4046 sayılı Özelleştirme Uygulamaları Hakkında Kanunu'nun 1. maddesinde: "Bu Kanunun amacı; A) Bu maddede belirtilen ve Kanunun uygulanmasında "kuruluş" adı ile anılacak olan;
a) İktisadi devlet teşekküllerinin, bunların müessese, bağlı ortaklık, işletme, işletme birimleri ile varlıklarının ve iştiraklerindeki kamu paylarının,
b) Kamu iktisadi teşebbüsleri statüsü dışında kalmakla beraber sermayesinin tamamı veya yarısından fazlası devlete ve/veya diğer kamu tüzelkişilerine ait olan ticari amaçlı kuruluşlardaki kamu payları ile bu kuruluşlara ait müessese, bağlı ortaklık, işletme, işletme birimleri ve varlıklarının, iştiraklerindeki kamu paylarının,
c) Devletin diğer iştiraklerindeki kamu payları ile Hazineye ait payların,
d) Genel ve katma bütçeli idareler ile bunlara bağlı döner sermayeli kuruluşların ve kamu iktisadi teşebbüslerinden kamu iktisadi kuruluşlarının gördükleri kamu hizmetleri ile doğrudan doğruya ilgili olmayan varlıklarının ve iştiraklerindeki paylarının,
e) Belediye ve il özel idarelerine ait ticari amaçlı kuruluşlar ile pay oranlarına bakılmaksızın her türlü iştiraklerindeki paylarının,
f) Genel ve katma bütçeli idarelerle bunlara bağlı döner sermayeli kuruluşların, mal ve hizmet üretim birimleri ve varlıkları (baraj, gölet, otoyol, yataklı tedavi kurumları, limanlar ve benzeri diğer mal ve hizmet üretim birimleri) ile bu Kanunun 35 inci maddesinin (B) fıkrasında belirtilen kamu iktisadi kuruluşlarının temel kuruluş amaçlarına uygun mal ve hizmet üretim birimlerinin işletilmesi haklarının, ekonomide verimlilik artışı, kamu giderlerinde azalma sağlamak, Hazineye ait taşınmazları değerlendirmek suretiyle kamuya gelir elde etmek gerekçelerinden birisi ile özelleştirilmelerine ilişkin esasları düzenlemektir." kuralına yer verilmiştir.
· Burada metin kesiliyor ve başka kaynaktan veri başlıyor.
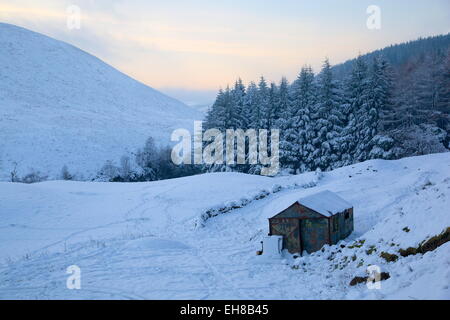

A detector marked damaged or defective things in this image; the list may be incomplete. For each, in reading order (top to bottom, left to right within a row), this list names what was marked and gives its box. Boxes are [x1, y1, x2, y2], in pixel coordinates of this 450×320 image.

barn's rusty roof [298, 190, 354, 218]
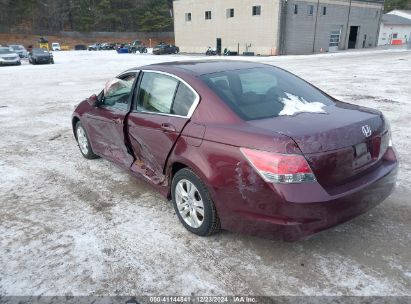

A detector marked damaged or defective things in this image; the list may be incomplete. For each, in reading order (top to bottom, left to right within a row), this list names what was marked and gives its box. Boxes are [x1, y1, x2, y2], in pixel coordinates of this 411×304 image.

damaged maroon sedan [73, 60, 400, 241]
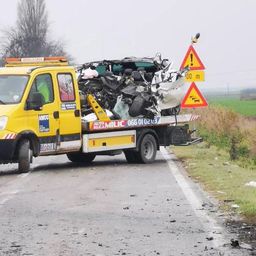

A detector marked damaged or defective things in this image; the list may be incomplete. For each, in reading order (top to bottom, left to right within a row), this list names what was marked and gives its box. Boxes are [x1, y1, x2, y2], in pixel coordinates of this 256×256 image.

severely damaged car [76, 54, 188, 120]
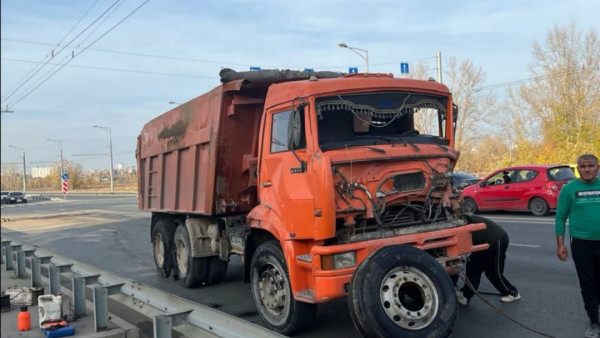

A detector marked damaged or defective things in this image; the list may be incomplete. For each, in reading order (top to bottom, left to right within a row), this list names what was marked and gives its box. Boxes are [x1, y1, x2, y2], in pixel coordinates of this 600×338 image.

damaged truck front [137, 69, 488, 338]
rusty truck body [139, 69, 488, 338]
shattered windshield [316, 92, 448, 151]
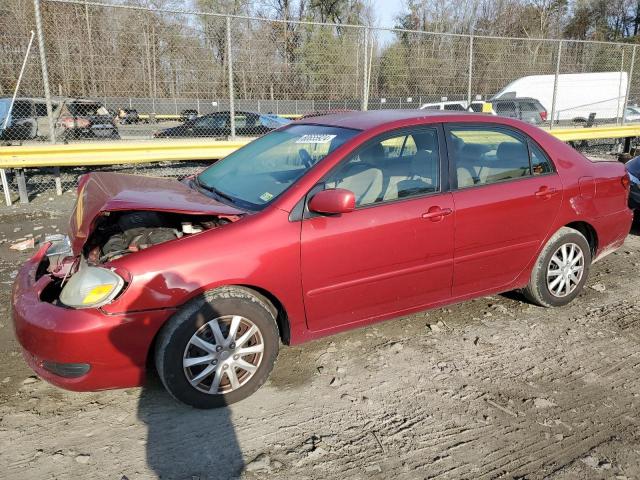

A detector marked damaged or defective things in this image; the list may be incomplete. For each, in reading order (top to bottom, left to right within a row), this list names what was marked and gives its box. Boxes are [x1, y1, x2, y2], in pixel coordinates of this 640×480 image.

broken headlight [60, 264, 125, 310]
crushed front bumper [13, 244, 175, 390]
crumpled hood [69, 172, 245, 255]
damaged red car [12, 111, 632, 408]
3194 sayılı İmar Kanunu'nun 5. maddesinde nazım imar planı; varsa bölge planlarının mekâna ilişkin genel ilkelerine ve varsa çevre düzeni planlarına uygun olarak halihazır haritalar üzerine, yine varsa kadastral durumu işlenmiş olarak çizilen ve arazi parçalarının; genel kullanış biçimlerini, yerleşme alanlarının gelişme yön ve büyüklüklerini, nüfus yoğunlukları ve eşiklerini, ulaşım sistemlerini göstermek ve uygulama imar planlarının hazırlanmasına esas olmak üzere düzenlenen, plan hükümleri ve raporuyla beraber bütün olan plan olarak, uygulama imar planı ise; tasdikli halihazır haritalar üzerine varsa kadastral durumu işlenmiş olarak nazım imar planı esaslarına göre çizilen ve çeşitli bölgelerin yapı adalarını, bunların yoğunluk ve düzenini, yolları ve uygulama için gerekli imar uygulama programlarına esas olacak uygulama etaplarını ve diğer bilgileri ayrıntıları ile gösteren plan olarak tanımlanmıştır.
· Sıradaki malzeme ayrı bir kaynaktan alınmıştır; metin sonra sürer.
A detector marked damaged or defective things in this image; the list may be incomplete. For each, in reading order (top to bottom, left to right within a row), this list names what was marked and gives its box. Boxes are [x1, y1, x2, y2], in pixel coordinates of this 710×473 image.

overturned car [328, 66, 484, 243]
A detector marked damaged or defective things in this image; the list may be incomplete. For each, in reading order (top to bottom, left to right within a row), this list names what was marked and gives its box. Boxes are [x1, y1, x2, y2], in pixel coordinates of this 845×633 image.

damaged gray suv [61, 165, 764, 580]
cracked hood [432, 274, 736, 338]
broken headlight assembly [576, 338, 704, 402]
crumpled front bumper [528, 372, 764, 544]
3194 sayılı Kanun'un 6. maddesinde, mekânsal planların, kapsadıkları alan ve amaçları açısından mekânsal strateji planlarına uygun olarak; “çevre düzeni planları” ve “imar planları” kademelerinden oluşacağı, imar planlarının ise nazım imar planı ve uygulama imar planı olarak hazırlanacağı, her planın bir üst kademedeki plana uygun olarak hazırlanacağı hüküm altına alınmıştır.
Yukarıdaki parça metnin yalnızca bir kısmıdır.